Le Tribunal fédéral (TF) a accepté le recours de deux citoyens visant à annuler la votation neuchâteloise du 3 avril prochain jugée inconstitutionnelle.

Le Conseil d'Etat neuchâtelois a subi jeudi un sérieux désaveu. Le Tribunal fédéral (TF) a annulé les votations cantonales du 3 avril. Le gouvernement ne se laisse pas décourager et présentera d'ici fin avril un rapport au Grand Conseil afin de trouver une solution au plus vite.

Le canton de Neuchâtel, qui se relève juste de l'affaire Hainard, est donc à nouveau plongé dans le doute et la tourmente. Depuis des semaines, les conseillers d'Etat ont saisi chaque occasion pour rappeler l'enjeu crucial de ces votations qui devaient donner une impulsion à un canton qui doit assainir ses finances et améliorer son image.

Lien controversé

Mais à un peu plus d'une semaine de ce scrutin, le TF a accepté le recours de deux citoyens qui ont dénoncé le lien établi par le Grand Conseil et le Conseil d'Etat entre la loi sur la réforme des entreprises et la loi sur l'accueil des enfants. Un objet ne pouvait pas entrer en vigueur sans l'autre, d'après les autorités cantonales.

La votation du 3 avril devait porter sur l'initiative populaire «pour un nombre approprié de structures d'accueil de qualité» à laquelle le Grand Conseil a opposé un contre-projet sous la forme d'une loi sur l'accueil des enfants. Autre objet du scrutin, la loi sur la réforme de la fiscalité des entreprises.

Liberté de vote bafouée

Le TF estime que le lien entre fiscalité des entreprises et accueil des enfants viole la liberté de vote et l'unité de matière. «Le procédé choisi par les autorités peut conduire les citoyens à voter pour un objet dont ils ne veulent pas», affirme le TF dans son arrêt rendu public jeudi.

Il estime qu'il est «incompatible avec la liberté de vote». Censé former un tout, ces objets n'ont matériellement aucun lien intrinsèque, selon le TF.

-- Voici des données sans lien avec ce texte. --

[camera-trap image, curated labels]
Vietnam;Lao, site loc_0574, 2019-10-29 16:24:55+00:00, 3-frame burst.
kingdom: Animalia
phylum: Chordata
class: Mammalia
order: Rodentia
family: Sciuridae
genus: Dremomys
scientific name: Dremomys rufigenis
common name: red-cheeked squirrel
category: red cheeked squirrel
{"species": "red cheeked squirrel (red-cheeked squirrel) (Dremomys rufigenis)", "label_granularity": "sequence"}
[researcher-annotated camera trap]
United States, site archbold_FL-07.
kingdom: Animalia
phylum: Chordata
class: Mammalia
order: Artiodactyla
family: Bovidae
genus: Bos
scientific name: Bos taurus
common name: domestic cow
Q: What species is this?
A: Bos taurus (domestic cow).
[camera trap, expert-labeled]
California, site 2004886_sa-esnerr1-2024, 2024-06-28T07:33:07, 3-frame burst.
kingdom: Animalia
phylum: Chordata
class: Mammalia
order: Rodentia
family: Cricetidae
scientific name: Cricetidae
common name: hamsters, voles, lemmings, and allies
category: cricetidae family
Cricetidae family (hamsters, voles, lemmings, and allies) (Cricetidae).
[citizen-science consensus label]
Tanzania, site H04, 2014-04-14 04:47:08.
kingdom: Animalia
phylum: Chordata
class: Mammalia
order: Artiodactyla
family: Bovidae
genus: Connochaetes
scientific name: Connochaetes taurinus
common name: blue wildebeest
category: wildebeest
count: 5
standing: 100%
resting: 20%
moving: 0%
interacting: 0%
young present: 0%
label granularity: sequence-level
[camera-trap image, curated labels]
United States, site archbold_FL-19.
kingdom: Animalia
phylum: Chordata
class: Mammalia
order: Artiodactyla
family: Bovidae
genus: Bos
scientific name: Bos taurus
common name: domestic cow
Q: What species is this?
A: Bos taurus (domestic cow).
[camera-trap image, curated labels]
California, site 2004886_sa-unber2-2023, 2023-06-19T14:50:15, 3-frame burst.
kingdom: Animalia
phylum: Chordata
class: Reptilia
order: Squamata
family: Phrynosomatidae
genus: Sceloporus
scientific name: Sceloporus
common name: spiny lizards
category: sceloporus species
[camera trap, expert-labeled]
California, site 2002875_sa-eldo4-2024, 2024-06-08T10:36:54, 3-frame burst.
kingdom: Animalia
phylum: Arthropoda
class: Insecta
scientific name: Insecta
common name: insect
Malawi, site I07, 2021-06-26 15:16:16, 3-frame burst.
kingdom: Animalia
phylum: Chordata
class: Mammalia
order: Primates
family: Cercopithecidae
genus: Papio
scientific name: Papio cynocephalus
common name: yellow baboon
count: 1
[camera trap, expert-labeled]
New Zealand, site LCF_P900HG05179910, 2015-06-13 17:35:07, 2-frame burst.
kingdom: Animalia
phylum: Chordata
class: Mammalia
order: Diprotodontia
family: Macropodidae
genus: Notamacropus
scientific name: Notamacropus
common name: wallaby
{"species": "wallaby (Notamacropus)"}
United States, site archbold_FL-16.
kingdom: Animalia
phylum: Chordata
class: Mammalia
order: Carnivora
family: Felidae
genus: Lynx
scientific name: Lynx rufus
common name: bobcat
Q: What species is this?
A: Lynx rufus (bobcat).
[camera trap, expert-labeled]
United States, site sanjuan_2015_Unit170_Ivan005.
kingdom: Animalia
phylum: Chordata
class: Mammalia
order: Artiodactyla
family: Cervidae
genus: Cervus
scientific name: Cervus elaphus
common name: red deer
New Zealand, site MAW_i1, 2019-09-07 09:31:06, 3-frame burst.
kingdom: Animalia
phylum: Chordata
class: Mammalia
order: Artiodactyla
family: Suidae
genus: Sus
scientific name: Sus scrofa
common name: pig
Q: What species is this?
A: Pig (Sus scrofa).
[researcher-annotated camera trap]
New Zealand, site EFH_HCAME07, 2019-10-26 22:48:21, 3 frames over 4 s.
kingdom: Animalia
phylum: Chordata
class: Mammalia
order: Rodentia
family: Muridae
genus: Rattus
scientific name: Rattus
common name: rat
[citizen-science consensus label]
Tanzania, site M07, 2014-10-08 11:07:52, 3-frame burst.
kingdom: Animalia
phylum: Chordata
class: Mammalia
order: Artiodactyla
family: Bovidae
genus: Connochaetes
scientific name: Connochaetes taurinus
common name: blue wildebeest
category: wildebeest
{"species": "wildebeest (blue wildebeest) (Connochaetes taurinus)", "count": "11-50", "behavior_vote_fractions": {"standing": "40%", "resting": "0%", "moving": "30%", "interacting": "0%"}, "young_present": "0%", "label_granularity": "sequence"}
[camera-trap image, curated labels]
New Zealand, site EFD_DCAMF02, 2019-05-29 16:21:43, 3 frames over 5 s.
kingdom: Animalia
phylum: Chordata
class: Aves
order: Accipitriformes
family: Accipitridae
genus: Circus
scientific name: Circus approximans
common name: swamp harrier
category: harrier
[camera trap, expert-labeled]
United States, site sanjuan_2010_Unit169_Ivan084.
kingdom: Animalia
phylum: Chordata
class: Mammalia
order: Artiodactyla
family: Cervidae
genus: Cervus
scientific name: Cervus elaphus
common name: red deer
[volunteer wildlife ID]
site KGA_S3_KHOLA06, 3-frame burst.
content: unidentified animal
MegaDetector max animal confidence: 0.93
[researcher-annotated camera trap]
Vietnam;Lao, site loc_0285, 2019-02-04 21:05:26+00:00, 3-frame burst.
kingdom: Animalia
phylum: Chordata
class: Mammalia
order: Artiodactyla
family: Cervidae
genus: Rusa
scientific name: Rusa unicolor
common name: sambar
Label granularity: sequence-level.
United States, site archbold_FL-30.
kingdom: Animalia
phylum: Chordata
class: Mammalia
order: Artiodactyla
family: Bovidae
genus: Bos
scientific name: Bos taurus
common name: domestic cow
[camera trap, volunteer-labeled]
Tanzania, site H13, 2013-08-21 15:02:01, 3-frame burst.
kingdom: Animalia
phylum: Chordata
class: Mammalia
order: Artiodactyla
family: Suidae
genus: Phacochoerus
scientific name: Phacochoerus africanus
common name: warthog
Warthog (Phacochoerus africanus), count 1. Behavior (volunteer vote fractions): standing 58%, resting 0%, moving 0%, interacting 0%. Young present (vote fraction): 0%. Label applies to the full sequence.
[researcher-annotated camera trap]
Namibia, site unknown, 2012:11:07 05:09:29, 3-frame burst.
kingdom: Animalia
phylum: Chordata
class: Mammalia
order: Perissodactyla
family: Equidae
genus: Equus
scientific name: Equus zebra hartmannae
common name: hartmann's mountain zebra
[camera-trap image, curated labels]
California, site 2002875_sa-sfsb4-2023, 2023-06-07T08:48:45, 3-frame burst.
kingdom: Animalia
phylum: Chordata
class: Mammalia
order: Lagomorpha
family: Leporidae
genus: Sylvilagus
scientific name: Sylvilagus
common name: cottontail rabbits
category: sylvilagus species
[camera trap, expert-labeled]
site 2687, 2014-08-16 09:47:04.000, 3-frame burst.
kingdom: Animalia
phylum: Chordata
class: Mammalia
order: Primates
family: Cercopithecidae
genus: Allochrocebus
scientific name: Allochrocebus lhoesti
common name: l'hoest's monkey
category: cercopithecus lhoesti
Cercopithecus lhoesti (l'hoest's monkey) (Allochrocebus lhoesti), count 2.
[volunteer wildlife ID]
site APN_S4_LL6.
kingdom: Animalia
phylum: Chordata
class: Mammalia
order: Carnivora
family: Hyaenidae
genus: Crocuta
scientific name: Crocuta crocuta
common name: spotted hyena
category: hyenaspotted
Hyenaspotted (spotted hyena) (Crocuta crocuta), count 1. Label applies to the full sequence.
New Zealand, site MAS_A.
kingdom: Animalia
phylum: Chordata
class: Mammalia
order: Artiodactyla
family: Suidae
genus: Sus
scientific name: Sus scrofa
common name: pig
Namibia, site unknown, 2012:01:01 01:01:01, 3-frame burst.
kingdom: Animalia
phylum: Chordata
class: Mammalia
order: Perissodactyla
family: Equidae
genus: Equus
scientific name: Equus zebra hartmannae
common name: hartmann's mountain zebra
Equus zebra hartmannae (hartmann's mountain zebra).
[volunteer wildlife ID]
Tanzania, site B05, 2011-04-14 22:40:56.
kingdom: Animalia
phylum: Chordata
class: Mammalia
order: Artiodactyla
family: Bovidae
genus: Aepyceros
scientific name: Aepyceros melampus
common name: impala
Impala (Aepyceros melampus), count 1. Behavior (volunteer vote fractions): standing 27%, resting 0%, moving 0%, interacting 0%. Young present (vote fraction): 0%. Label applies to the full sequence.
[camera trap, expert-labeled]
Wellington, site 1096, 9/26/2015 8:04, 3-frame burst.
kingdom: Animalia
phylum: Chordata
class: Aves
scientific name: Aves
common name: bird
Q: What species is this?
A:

Tel qu'il se présente, le scrutin ne permet pas aux citoyens d'exprimer leur volonté de façon «libre, fidèle et sûre». Annuler la votation était «la seule solution», affirment les juges de Mon Repos. Pour les autorités, ce lien se justifiait car les entreprises étaient concernées dans les deux cas puisqu'elles finançent les crèches.

Cette façon de procéder reflétait aussi un consensus entre le PS et le PLR pour que ces deux dossiers soient acceptés au Grand Conseil et devant le peuple. La plupart des partis politiques, de gauche comme de droite, ont recommandé d'approuver ces deux textes.

Pas de triomphalisme

Pour les recourants qui se gardent de tout triomphalisme, la décision du TF montre que l'on ne peut pas «impunément» violer la constitution. Ils affirment avoir averti le Conseil d'Etat des risques à maintenir ce scrutin. «On ne nous a pas écoutés», a expliqué Benoît Couchepin, un des recourants qui agissent à titre citoyen.

Quant au Conseil d'Etat, il ne s'attendait pas à ce verdict. Pour preuve, la chancellerie a envoyé jeudi à la presse un communiqué annonçant un point presse pour commenter le résultat du scrutin le 3 avril.

Il avait même anticipé un succès de la réforme de la fiscalité en prenant en compte une amélioration de 30 millions de francs de rentrées supplémentaires dans le budget 2011. Il est donc indispensable qu'une votation ait encore lieu cette année.

«Pas une claque»

Surpris, le Conseil d'Etat in corpore s'est donc présenté devant les médias jeudi en fin de journée. D'entrée de jeu, son président Claude Nicati l'a affirmé: «Non, il ne s'agit pas d'une claque pour le Conseil d'Etat. Le Tribunal fédéral a fait une analyse juridique que nous ne pouvons qu'accepter».

Pour le gouvernement, il s'agit de trouver le moyen d'enlever ce que le TF a trouvé illégal, en l'occurrence le lien entre les deux projets de loi, sans pour autant dénaturer les projets. Mais le gouvernement ne peut pas simplement enlever ce lien, il lui faut revenir devant le Grand Conseil, très vraisemblablement à la session de fin avril.

Il s'agit maintenant d'aller de l'avant et de poursuivre dans la volonté de rendre le canton plus attractif, estiment en choeur les cinq ministres. «Après les affres traversés par le canton en 2010, il a aujourd'hui une dynamique positive», a affirmé Jean Studer.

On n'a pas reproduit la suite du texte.